Your assignment: Drop the pictures, then extract the listing word for word.

Given information:
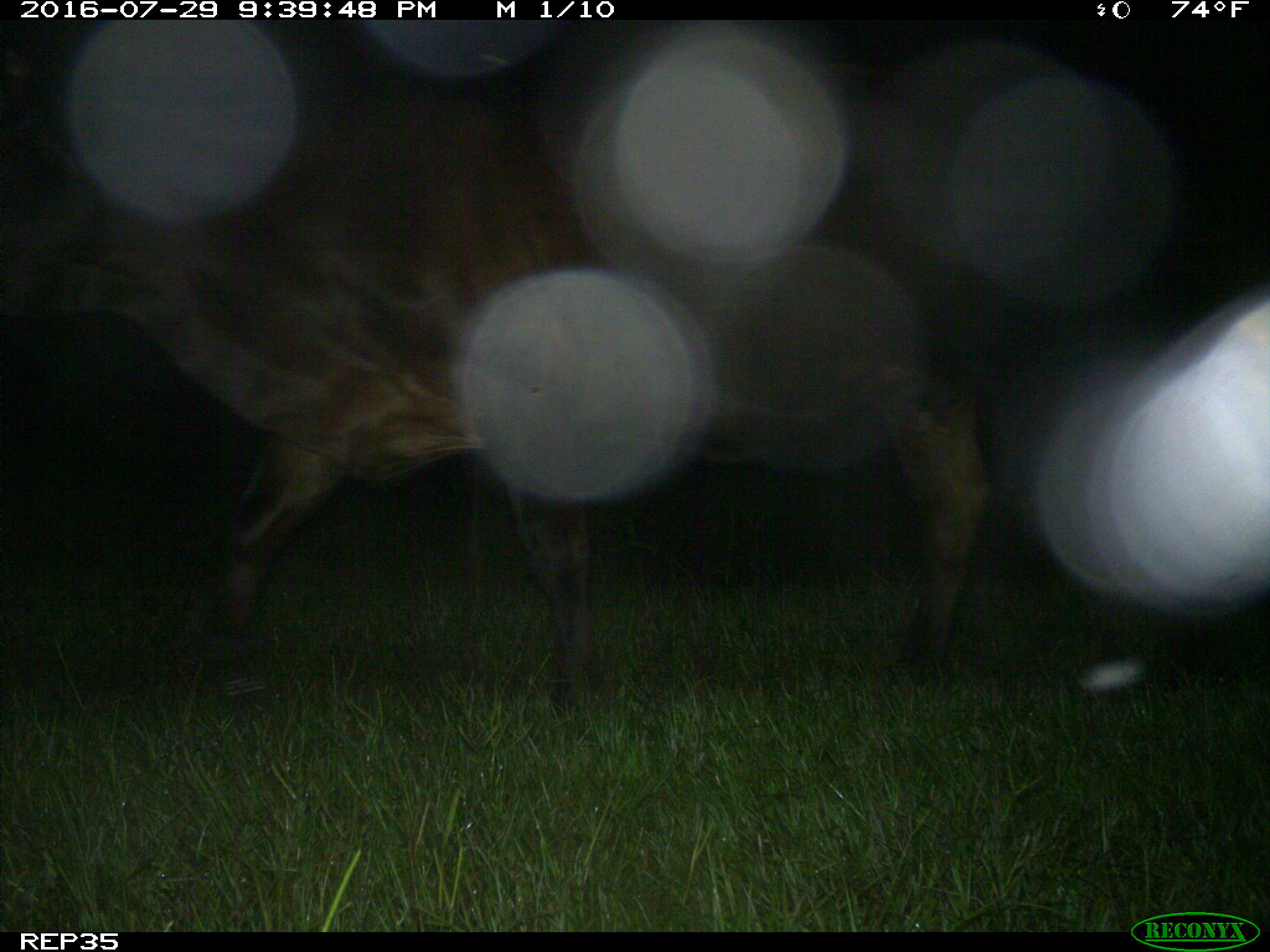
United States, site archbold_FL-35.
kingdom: Animalia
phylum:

Answer below:
United States, site archbold_FL-35.
kingdom: Animalia
phylum:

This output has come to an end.